A federal judge in Washington today sentenced a Canadian national in a foreign corruption case to 30 months in prison, rejecting the Justice Department request for an incarceration term of more than seven years.
Prosecutors said Ousama Naaman, 62, an agent for the chemical company Innospec Inc., pleaded guilty in U.S. District Court for the District of Columbia. He was arrested in Germany in 2009 and extradited to the United States to face charges here.
Justice Department lawyers said Naaman paid kickbacks to the Iraqi government in exchange for contracts under the United Nations Oil for Food Program. He was also accused of paying some $167,000 in bribes to members of the Iraqi Ministry of Oil.
Innospec pleaded guilty in Washington in March 2010 for the bribery and kickback scheme. Justice Department prosecutors said the company was liable for kickbacks paid to the former Iraqi government under the U.N. oil for food program.
The company’s former chief executive officer, Paul Jennings, and a managing director, David Turner, are charged in the United Kingdom. The corruption cases against them are pending. DOJ lawyers said Jennings and Turner are expected to plead guilty.

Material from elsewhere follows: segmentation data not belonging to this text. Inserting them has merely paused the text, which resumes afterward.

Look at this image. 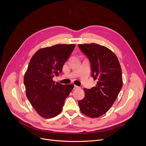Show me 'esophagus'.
I'll return each instance as SVG.
<instances>
[{"mask_svg": "<svg viewBox=\"0 0 146 146\" xmlns=\"http://www.w3.org/2000/svg\"><path fill=\"white\" fill-rule=\"evenodd\" d=\"M79 87L78 86H76V85H74V90H77V89H78Z\"/></svg>", "mask_w": 146, "mask_h": 146, "instance_id": "1", "label": "esophagus"}]
</instances>
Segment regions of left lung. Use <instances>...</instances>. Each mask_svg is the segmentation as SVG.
I'll return each instance as SVG.
<instances>
[{"mask_svg":"<svg viewBox=\"0 0 146 146\" xmlns=\"http://www.w3.org/2000/svg\"><path fill=\"white\" fill-rule=\"evenodd\" d=\"M78 46L89 58L91 76L98 80L91 89L84 88L85 98L78 105L85 115L98 117L108 111L122 89L121 67L116 55L107 47L94 43Z\"/></svg>","mask_w":146,"mask_h":146,"instance_id":"left-lung-1","label":"left lung"}]
</instances>
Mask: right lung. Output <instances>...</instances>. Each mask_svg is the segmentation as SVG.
Masks as SVG:
<instances>
[{
    "instance_id": "obj_1",
    "label": "right lung",
    "mask_w": 146,
    "mask_h": 146,
    "mask_svg": "<svg viewBox=\"0 0 146 146\" xmlns=\"http://www.w3.org/2000/svg\"><path fill=\"white\" fill-rule=\"evenodd\" d=\"M76 44H56L40 48L33 55L24 78L26 96L39 116L49 119L63 110L74 86L55 83Z\"/></svg>"
}]
</instances>
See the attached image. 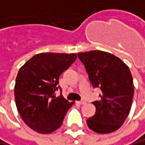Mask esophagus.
I'll return each mask as SVG.
<instances>
[{"label":"esophagus","instance_id":"obj_1","mask_svg":"<svg viewBox=\"0 0 145 145\" xmlns=\"http://www.w3.org/2000/svg\"><path fill=\"white\" fill-rule=\"evenodd\" d=\"M77 104H79V105H85L86 104V101H84V100H81V101H78V102H76Z\"/></svg>","mask_w":145,"mask_h":145}]
</instances>
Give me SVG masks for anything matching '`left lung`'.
Masks as SVG:
<instances>
[{
    "instance_id": "1",
    "label": "left lung",
    "mask_w": 145,
    "mask_h": 145,
    "mask_svg": "<svg viewBox=\"0 0 145 145\" xmlns=\"http://www.w3.org/2000/svg\"><path fill=\"white\" fill-rule=\"evenodd\" d=\"M93 87L100 88V99L93 104L95 115L87 120L95 133H110L119 129L129 115L133 99V76L128 66L116 56L90 51L77 53Z\"/></svg>"
}]
</instances>
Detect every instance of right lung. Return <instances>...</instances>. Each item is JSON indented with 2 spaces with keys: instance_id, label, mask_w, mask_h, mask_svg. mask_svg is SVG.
Returning a JSON list of instances; mask_svg holds the SVG:
<instances>
[{
  "instance_id": "1",
  "label": "right lung",
  "mask_w": 145,
  "mask_h": 145,
  "mask_svg": "<svg viewBox=\"0 0 145 145\" xmlns=\"http://www.w3.org/2000/svg\"><path fill=\"white\" fill-rule=\"evenodd\" d=\"M77 57V54L42 52L33 56L18 70L14 96L18 111L24 123L39 133H51L59 128L69 103L63 95L59 76Z\"/></svg>"
}]
</instances>
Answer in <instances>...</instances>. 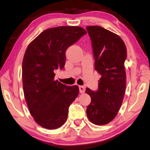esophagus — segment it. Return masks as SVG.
Returning <instances> with one entry per match:
<instances>
[{"instance_id":"1","label":"esophagus","mask_w":150,"mask_h":150,"mask_svg":"<svg viewBox=\"0 0 150 150\" xmlns=\"http://www.w3.org/2000/svg\"><path fill=\"white\" fill-rule=\"evenodd\" d=\"M79 92L81 94L84 93V92H85V90H86L85 88H84L83 86H79Z\"/></svg>"}]
</instances>
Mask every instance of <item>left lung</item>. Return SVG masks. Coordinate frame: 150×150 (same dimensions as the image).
<instances>
[{
	"mask_svg": "<svg viewBox=\"0 0 150 150\" xmlns=\"http://www.w3.org/2000/svg\"><path fill=\"white\" fill-rule=\"evenodd\" d=\"M92 41L95 70L101 75L98 88H86L91 103L86 109L88 119L96 125H105L116 116L126 91L124 62L126 47L116 34L98 26L86 27Z\"/></svg>",
	"mask_w": 150,
	"mask_h": 150,
	"instance_id": "1",
	"label": "left lung"
}]
</instances>
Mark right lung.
<instances>
[{
    "mask_svg": "<svg viewBox=\"0 0 150 150\" xmlns=\"http://www.w3.org/2000/svg\"><path fill=\"white\" fill-rule=\"evenodd\" d=\"M86 34L79 26L48 28L27 47L22 62L24 97L31 115L42 127L56 129L67 121L79 88L54 80V71L64 69L66 50Z\"/></svg>",
    "mask_w": 150,
    "mask_h": 150,
    "instance_id": "add662e5",
    "label": "right lung"
}]
</instances>
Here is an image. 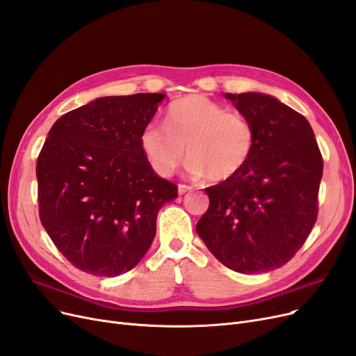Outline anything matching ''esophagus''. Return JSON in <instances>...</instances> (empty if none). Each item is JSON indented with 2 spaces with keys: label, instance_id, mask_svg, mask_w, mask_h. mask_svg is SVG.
I'll return each instance as SVG.
<instances>
[{
  "label": "esophagus",
  "instance_id": "1",
  "mask_svg": "<svg viewBox=\"0 0 356 356\" xmlns=\"http://www.w3.org/2000/svg\"><path fill=\"white\" fill-rule=\"evenodd\" d=\"M188 191H191L190 186H186V184H179V186H178V194L179 195H184V194L188 193Z\"/></svg>",
  "mask_w": 356,
  "mask_h": 356
}]
</instances>
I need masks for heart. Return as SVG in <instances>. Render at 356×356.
Returning <instances> with one entry per match:
<instances>
[{
	"label": "heart",
	"instance_id": "1",
	"mask_svg": "<svg viewBox=\"0 0 356 356\" xmlns=\"http://www.w3.org/2000/svg\"><path fill=\"white\" fill-rule=\"evenodd\" d=\"M163 125L149 124L140 134L141 150L162 177L175 172L187 147L191 174L213 182L229 179L245 168L255 149L250 118L202 95L170 104Z\"/></svg>",
	"mask_w": 356,
	"mask_h": 356
}]
</instances>
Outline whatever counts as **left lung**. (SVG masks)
Returning a JSON list of instances; mask_svg holds the SVG:
<instances>
[{
    "label": "left lung",
    "mask_w": 356,
    "mask_h": 356,
    "mask_svg": "<svg viewBox=\"0 0 356 356\" xmlns=\"http://www.w3.org/2000/svg\"><path fill=\"white\" fill-rule=\"evenodd\" d=\"M225 96L252 122L255 149L239 174L206 188L195 229L227 268L264 273L285 266L317 220L323 156L300 112L263 93Z\"/></svg>",
    "instance_id": "left-lung-1"
}]
</instances>
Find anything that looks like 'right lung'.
<instances>
[{"label":"right lung","mask_w":356,"mask_h":356,"mask_svg":"<svg viewBox=\"0 0 356 356\" xmlns=\"http://www.w3.org/2000/svg\"><path fill=\"white\" fill-rule=\"evenodd\" d=\"M162 93L106 96L52 125L36 162L39 218L81 272L113 277L147 252L161 207L178 187L154 174L140 134Z\"/></svg>","instance_id":"add662e5"}]
</instances>
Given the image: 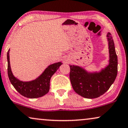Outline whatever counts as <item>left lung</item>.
I'll use <instances>...</instances> for the list:
<instances>
[{"label":"left lung","mask_w":128,"mask_h":128,"mask_svg":"<svg viewBox=\"0 0 128 128\" xmlns=\"http://www.w3.org/2000/svg\"><path fill=\"white\" fill-rule=\"evenodd\" d=\"M107 37L109 41V64L101 72L88 73L78 66H70V79L74 91L87 98H94L103 95L109 90L118 74V56L114 40L110 33Z\"/></svg>","instance_id":"left-lung-1"}]
</instances>
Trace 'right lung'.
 <instances>
[{
	"instance_id": "1",
	"label": "right lung",
	"mask_w": 128,
	"mask_h": 128,
	"mask_svg": "<svg viewBox=\"0 0 128 128\" xmlns=\"http://www.w3.org/2000/svg\"><path fill=\"white\" fill-rule=\"evenodd\" d=\"M7 59L8 74L11 84L21 95L30 98H40L49 92L51 77L62 64L60 62L51 64L45 69L44 72L36 80L29 82H24L16 78L11 72L9 61V50L7 52Z\"/></svg>"
}]
</instances>
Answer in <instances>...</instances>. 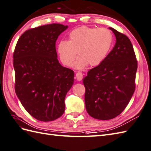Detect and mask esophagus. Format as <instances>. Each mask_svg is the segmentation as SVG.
<instances>
[{"instance_id":"esophagus-1","label":"esophagus","mask_w":151,"mask_h":151,"mask_svg":"<svg viewBox=\"0 0 151 151\" xmlns=\"http://www.w3.org/2000/svg\"><path fill=\"white\" fill-rule=\"evenodd\" d=\"M76 79L78 80V81H81L82 79H83V73L81 72H78L76 73Z\"/></svg>"}]
</instances>
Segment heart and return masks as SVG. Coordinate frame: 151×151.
Masks as SVG:
<instances>
[{
	"mask_svg": "<svg viewBox=\"0 0 151 151\" xmlns=\"http://www.w3.org/2000/svg\"><path fill=\"white\" fill-rule=\"evenodd\" d=\"M112 42L113 35L109 29L81 26L70 32L68 41L59 42L58 52L63 64L68 67L73 65L78 53L74 66L82 69L88 65L96 66L101 64Z\"/></svg>",
	"mask_w": 151,
	"mask_h": 151,
	"instance_id": "heart-1",
	"label": "heart"
}]
</instances>
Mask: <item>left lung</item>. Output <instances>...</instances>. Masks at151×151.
Here are the masks:
<instances>
[{"label":"left lung","instance_id":"1","mask_svg":"<svg viewBox=\"0 0 151 151\" xmlns=\"http://www.w3.org/2000/svg\"><path fill=\"white\" fill-rule=\"evenodd\" d=\"M116 42L101 64L83 79L86 111L92 118H116L128 105L136 88L138 62L128 37L113 28Z\"/></svg>","mask_w":151,"mask_h":151}]
</instances>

Naaman, represented by Chadbourne & Park partner Abbe Lowell, apologized in court today before Judge Ellen Segal Huvelle issued her sentence. Naaman said he deeply regretted his action and that he is a changed man.
“The message to be sent by my case has been sent,” Naaman said.

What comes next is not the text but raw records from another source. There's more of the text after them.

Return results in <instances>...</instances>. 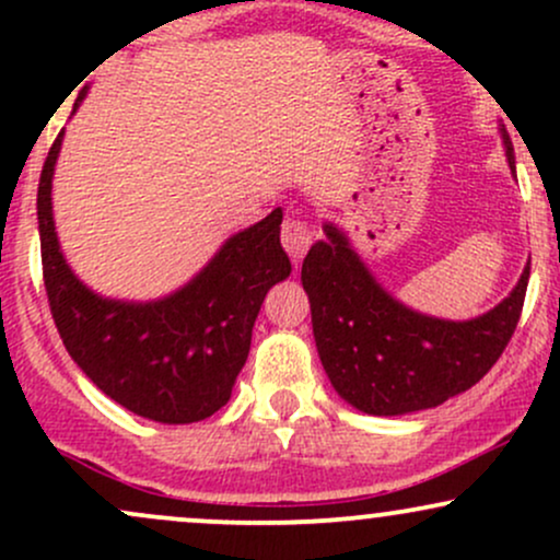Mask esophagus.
Returning <instances> with one entry per match:
<instances>
[{"label": "esophagus", "instance_id": "34e87169", "mask_svg": "<svg viewBox=\"0 0 560 560\" xmlns=\"http://www.w3.org/2000/svg\"><path fill=\"white\" fill-rule=\"evenodd\" d=\"M281 244H284L289 258H292L294 262H300L302 258H305L307 249H311V244H313V236H311V229H307V223H302L300 218H287L284 226H281Z\"/></svg>", "mask_w": 560, "mask_h": 560}]
</instances>
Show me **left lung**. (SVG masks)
I'll use <instances>...</instances> for the list:
<instances>
[{
    "label": "left lung",
    "instance_id": "1",
    "mask_svg": "<svg viewBox=\"0 0 560 560\" xmlns=\"http://www.w3.org/2000/svg\"><path fill=\"white\" fill-rule=\"evenodd\" d=\"M516 173L511 137L500 126ZM302 260L313 337L331 387L369 416H405L436 408L471 389L503 355L524 307L529 266L492 311L468 320L427 316L376 281L337 223H324Z\"/></svg>",
    "mask_w": 560,
    "mask_h": 560
}]
</instances>
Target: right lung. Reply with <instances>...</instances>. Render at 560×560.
<instances>
[{"label": "right lung", "instance_id": "right-lung-1", "mask_svg": "<svg viewBox=\"0 0 560 560\" xmlns=\"http://www.w3.org/2000/svg\"><path fill=\"white\" fill-rule=\"evenodd\" d=\"M86 96L75 100L73 113ZM55 139L38 182L44 287L62 345L110 400L141 419L195 423L229 402L268 289L292 273L281 247V208L236 231L197 276L160 300H113L68 266L55 231Z\"/></svg>", "mask_w": 560, "mask_h": 560}]
</instances>
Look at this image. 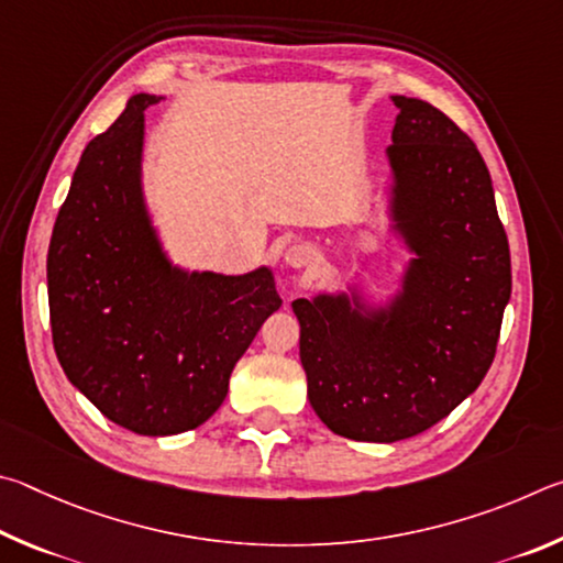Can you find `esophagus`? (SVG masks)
<instances>
[{"instance_id": "1", "label": "esophagus", "mask_w": 563, "mask_h": 563, "mask_svg": "<svg viewBox=\"0 0 563 563\" xmlns=\"http://www.w3.org/2000/svg\"><path fill=\"white\" fill-rule=\"evenodd\" d=\"M311 260H313V254L309 246L294 244L287 250V264H291V266H307Z\"/></svg>"}]
</instances>
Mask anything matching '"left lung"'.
I'll list each match as a JSON object with an SVG mask.
<instances>
[{
	"label": "left lung",
	"mask_w": 563,
	"mask_h": 563,
	"mask_svg": "<svg viewBox=\"0 0 563 563\" xmlns=\"http://www.w3.org/2000/svg\"><path fill=\"white\" fill-rule=\"evenodd\" d=\"M393 103V212L418 254L406 294L376 321L343 297L291 303L311 408L361 442L420 435L477 390L511 294L507 232L477 145L435 106Z\"/></svg>",
	"instance_id": "8db88e82"
}]
</instances>
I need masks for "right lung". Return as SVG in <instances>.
Segmentation results:
<instances>
[{"label": "right lung", "mask_w": 563, "mask_h": 563, "mask_svg": "<svg viewBox=\"0 0 563 563\" xmlns=\"http://www.w3.org/2000/svg\"><path fill=\"white\" fill-rule=\"evenodd\" d=\"M86 145L48 244V317L66 378L137 435L192 430L222 406L234 363L282 307L269 269H173L141 195L143 111Z\"/></svg>", "instance_id": "add662e5"}]
</instances>
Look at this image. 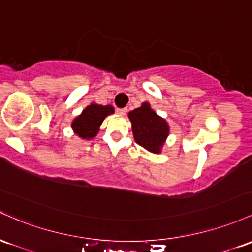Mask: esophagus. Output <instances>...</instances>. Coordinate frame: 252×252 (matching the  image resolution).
<instances>
[{"label": "esophagus", "mask_w": 252, "mask_h": 252, "mask_svg": "<svg viewBox=\"0 0 252 252\" xmlns=\"http://www.w3.org/2000/svg\"><path fill=\"white\" fill-rule=\"evenodd\" d=\"M126 112H127L126 108H117V113L120 115H125Z\"/></svg>", "instance_id": "esophagus-1"}]
</instances>
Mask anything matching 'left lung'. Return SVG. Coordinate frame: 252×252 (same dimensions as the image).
Segmentation results:
<instances>
[{"mask_svg":"<svg viewBox=\"0 0 252 252\" xmlns=\"http://www.w3.org/2000/svg\"><path fill=\"white\" fill-rule=\"evenodd\" d=\"M134 140L150 152L158 154L169 134V126L165 120L158 117L150 108L149 103H143L139 108L129 112Z\"/></svg>","mask_w":252,"mask_h":252,"instance_id":"left-lung-1","label":"left lung"}]
</instances>
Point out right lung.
<instances>
[{
  "label": "right lung",
  "instance_id": "obj_1",
  "mask_svg": "<svg viewBox=\"0 0 252 252\" xmlns=\"http://www.w3.org/2000/svg\"><path fill=\"white\" fill-rule=\"evenodd\" d=\"M112 113H114V108L109 104L102 106V104L92 103L82 112L80 117L73 120L71 126L73 131L81 138L90 139L97 134L98 127L102 124L103 119Z\"/></svg>",
  "mask_w": 252,
  "mask_h": 252
}]
</instances>
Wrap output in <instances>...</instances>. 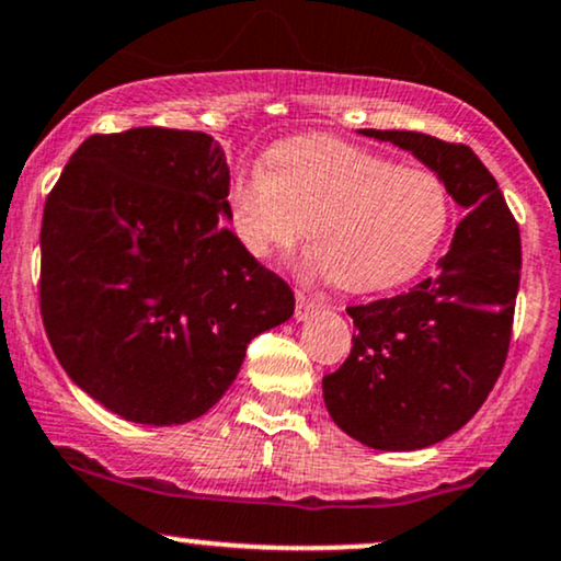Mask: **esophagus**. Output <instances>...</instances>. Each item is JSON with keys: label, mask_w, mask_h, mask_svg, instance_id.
<instances>
[{"label": "esophagus", "mask_w": 561, "mask_h": 561, "mask_svg": "<svg viewBox=\"0 0 561 561\" xmlns=\"http://www.w3.org/2000/svg\"><path fill=\"white\" fill-rule=\"evenodd\" d=\"M319 308H321V300L313 298V295H308V293L295 295V319H298V321L308 319V316H313Z\"/></svg>", "instance_id": "obj_1"}]
</instances>
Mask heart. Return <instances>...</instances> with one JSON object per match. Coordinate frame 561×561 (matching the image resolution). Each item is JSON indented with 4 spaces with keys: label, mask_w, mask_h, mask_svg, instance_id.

Huvelle spent the bulk of today’s hearing discussing with the lawyers the scope of the Justice Department’s stepped up enforcement of individuals under the Foreign Corrupt Practices Act of 1977, which proscribed penalties for certain payments made to foreign officials. The judge examined at length prison sentences handed out in FCPA cases in recent years.
Nathaniel Edmonds, a Justice Department fraud prosecutor, said the Naaman prosecution was part of the first wave of the DOJ push to hold more individuals accountable for FCPA violations. Huvelle questioned why the Justice Department did not bring charges in Washington against Innospec officials.

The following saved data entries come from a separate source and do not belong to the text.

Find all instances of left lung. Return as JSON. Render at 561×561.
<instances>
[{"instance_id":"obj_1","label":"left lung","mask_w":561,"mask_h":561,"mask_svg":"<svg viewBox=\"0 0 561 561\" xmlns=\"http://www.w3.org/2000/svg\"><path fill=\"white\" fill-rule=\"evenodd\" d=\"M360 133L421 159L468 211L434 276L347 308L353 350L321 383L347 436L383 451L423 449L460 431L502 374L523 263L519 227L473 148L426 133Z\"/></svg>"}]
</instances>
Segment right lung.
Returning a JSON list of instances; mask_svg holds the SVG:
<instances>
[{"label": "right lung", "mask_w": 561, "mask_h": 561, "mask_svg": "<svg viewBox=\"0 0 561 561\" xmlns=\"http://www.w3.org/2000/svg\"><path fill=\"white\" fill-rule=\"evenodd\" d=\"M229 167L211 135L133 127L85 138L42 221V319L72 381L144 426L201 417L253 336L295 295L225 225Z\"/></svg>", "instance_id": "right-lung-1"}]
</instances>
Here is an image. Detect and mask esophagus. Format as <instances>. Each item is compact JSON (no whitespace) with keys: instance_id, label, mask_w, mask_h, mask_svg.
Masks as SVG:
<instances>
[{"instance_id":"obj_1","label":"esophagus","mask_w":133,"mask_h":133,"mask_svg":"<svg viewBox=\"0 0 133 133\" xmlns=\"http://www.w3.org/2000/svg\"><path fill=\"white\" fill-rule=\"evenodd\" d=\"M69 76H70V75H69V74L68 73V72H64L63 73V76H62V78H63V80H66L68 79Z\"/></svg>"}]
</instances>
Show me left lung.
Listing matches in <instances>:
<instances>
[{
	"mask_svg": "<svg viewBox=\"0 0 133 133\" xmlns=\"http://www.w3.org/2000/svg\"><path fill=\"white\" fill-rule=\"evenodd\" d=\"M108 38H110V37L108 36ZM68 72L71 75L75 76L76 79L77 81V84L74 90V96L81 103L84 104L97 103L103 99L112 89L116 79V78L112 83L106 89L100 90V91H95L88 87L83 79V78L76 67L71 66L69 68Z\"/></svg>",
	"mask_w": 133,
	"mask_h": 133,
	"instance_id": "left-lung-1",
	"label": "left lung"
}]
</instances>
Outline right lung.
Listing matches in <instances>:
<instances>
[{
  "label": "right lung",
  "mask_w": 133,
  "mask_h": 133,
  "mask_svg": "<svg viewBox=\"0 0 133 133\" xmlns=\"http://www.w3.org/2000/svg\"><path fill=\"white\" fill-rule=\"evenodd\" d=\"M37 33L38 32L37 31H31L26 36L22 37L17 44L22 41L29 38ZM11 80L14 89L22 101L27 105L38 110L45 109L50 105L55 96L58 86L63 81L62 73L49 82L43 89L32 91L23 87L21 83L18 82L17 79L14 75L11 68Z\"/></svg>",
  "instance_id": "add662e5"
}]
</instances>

The prosecutor urged Huvelle to sentence Naaman to 90 months in prison, a sentence that Edmonds said other judges would look at for guidance in subsequent cases involving foreign nationals who are agents for, not executives of, corporations.
Edmonds said there should be no leniency provided to non-U.S. resident agents who are charged in FCPA cases. Carving out an exception for them through less-than-severe prison sentences, he said, would send a “tremendously bad message.”
Naaman’s guideline sentence was 12 years. But the government agreed to cut him a break and recommend, instead, 90 months for his cooperation. Prosecutors later discounted the value of the cooperation, saying that Naaman had provided false statements to investigators.
Lowell, addressing the judge, questioned what message the Justice Department was trying to send in seeking to put away Naaman for more than seven years. He jokingly talked about a "sticky" multiplication button on the calculator in the Justice Department fraud section.
“In this holiday season, I’m thinking about buying them a new one,” Lowell said in court.
Lowell disputed the government’s contention the Naaman case will have precedential value, saying that criminal prosecutions involve unique circumstances.
Huvelle said she did not agree with the Justice Department about the deterrent effect of a 90-month prison sentence. The judge said the 30-month term is “sufficient but not unnecessarily punitive.”
Naaman is hopeful he can serve his prison term at a facility in Canada for which he will pay. Naaman must also pay a $250,000 fine, Huvelle said.